9 SIMPLISTIC THESIS STATEMENTS You want to have an air-tight thesis statement that encompasses all your ideas. That being said, a 3 point thesis statement will no longer work (We’ll get more into this later). Your thesis statements are not reflecting the complexity of your paper as a whole. Each body paragraph should connect back to the thesis statement, and your thesis statement should somehow encompass all your ideas. Thesis statement should answer how? And why? Questions that you then elaborate upon in your body paragraphs.

10 PARAGRAPHS THAT SERVE IN ISOLATION In an essay that asks you to synthesize, you cannot talk about each text in isolation. You are using the two texts together to prove your point. One paragraph about Baron, and one paragraph about Gladwell won’t cut it. Many of your paragraphs seemed to work in isolation. This means that there was no connection to the paragraphs before or after it, and there was no connection back to the thesis statement. Use transitional sentences to move from one paragraph to the next, and ALWAYS reference your thesis statement.

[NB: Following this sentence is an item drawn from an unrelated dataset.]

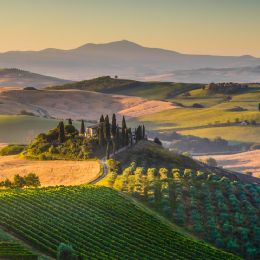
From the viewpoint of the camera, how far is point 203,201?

11 SUMMARY CLAIM: One of the author’s main points or argument. EVIDENCE: One of the author’s quotes that relates to that argument. WARRANT: An explanation of how that quote relates to the author’s argument. ANALYSIS CLAIM: Your OWN original idea that is not 100% present in either text. EVIDENCE: A quote from the text. WARRANT: An explanation of HOW you interpreted the quote from the text, and how this interpretation supports your IDEA

12 THE PURPOSE OF THESE ESSAYS The idea you should master and understand is that one text can serve as a theoretical framework through which to interpret a second text. For example: Gladwell creates these frameworks such as weak tie vs. strong tie, high risk vs. low risk, that he uses to develop his argument. You can USE his theories and these frameworks that he has developed in order to reveal a new understanding of said text. How do you see these ideas in another work? Does this change the way in which you understand Gladwell? Does it change the way in which you understand Baron’s argument?

13 We have been doing this with the literature we have read also: For example, Beauvoir’s theory that there exists a myth of woman is a theoretical framework, or lens that we try to apply to another text. We then have a new understanding of why a character may behave the way she does, or why Ibsen may have chosen to create her the way he did. We used Freud’s theories of the Id, Ego, and Superego, as a lens through which to reveal a new idea in Hamlet We used Aristotle’s theory of Mimesis in order to understand the purpose of Oedipus the King.

14 In thesis non-fiction texts, you are completing something similar. You are extracting the ideas from one text and looking at how they apply to another text. The development of your argument depends on how these ideas apply to this other text.